Testo da leggere —
+ + +
Una banana è un frutto, è ovvio. E un parrucchino argentato sopra la polpa di una banana sbucciata? Che diamine, l’esatta caricatura pop di Andy Warhol. Quadro eseguito da Basquiat in epoca di piena osmosi empatica con il guru dell’arte americana. Due vite parallele, nonostante tutto.
Certamente una messinscena lo scatto di una finta sfida a suon di cazzotti. Jean-Michel Basquiat (New York, 1960-1988) neutralizza facilmente un debole montante sinistro di Andy Warhol (Pittsburgh, 1928 – New York, 1987) e nel medesimo istante centra – fingendo – il mento del suo avversario con un destro: un colpo da k.o. se portato con potenza. Tuttavia, il documento fotografico in chiave pugilistica rivela qualcosa di autentico del rapporto amichevole e artistico che i due personaggi intrattengono da oltre un paio d’anni. La foto, opera di Warhol, fu scattata nel 1985, e c’è da ipotizzare che l’artista cinquantasettenne volesse vestire – metaforicamente – i panni dello sparring partner per saggiare la forza del “boxer” emergente.
+ + +
Materiale estratto —
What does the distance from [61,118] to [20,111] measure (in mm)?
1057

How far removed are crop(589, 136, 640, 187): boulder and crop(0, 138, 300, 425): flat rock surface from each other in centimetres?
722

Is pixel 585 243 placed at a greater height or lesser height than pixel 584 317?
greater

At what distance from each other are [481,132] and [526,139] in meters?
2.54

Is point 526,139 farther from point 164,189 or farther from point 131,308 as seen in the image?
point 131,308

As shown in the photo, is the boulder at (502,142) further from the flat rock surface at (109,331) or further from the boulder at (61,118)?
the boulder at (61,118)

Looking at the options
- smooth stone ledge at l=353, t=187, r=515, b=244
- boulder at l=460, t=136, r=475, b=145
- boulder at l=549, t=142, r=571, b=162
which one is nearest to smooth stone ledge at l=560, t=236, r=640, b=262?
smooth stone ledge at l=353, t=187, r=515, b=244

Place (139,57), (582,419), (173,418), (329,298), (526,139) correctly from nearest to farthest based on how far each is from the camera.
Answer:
+ + +
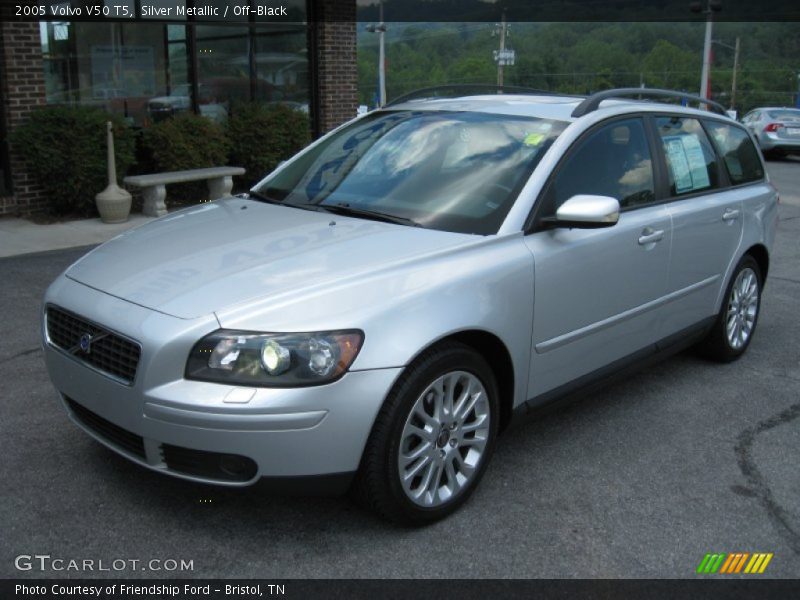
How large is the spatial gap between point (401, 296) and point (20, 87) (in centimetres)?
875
+ + +
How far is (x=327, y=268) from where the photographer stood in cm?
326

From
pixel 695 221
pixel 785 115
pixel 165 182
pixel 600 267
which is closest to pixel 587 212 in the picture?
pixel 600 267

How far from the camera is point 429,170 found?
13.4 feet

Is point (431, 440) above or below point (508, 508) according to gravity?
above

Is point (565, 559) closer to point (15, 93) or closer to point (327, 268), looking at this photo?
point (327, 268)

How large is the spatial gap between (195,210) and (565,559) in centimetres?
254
+ + +
Parti dell'esercizio —
**A)** Secondo il testo su Basquiat e Warhol, in che anno fu scattata la foto della finta sfida di pugilato?
**B)** Ripeti il passo del testo su Basquiat e Warhol compreso tra "Una banana è" e "parallele, nonostante tutto.", estremi inclusi.

Risultati attesi —
**A)** Nel 1985.

**B)**
Una banana è un frutto, è ovvio. E un parrucchino argentato sopra la polpa di una banana sbucciata? Che diamine, l’esatta caricatura pop di Andy Warhol. Quadro eseguito da Basquiat in epoca di piena osmosi empatica con il guru dell’arte americana. Due vite parallele, nonostante tutto.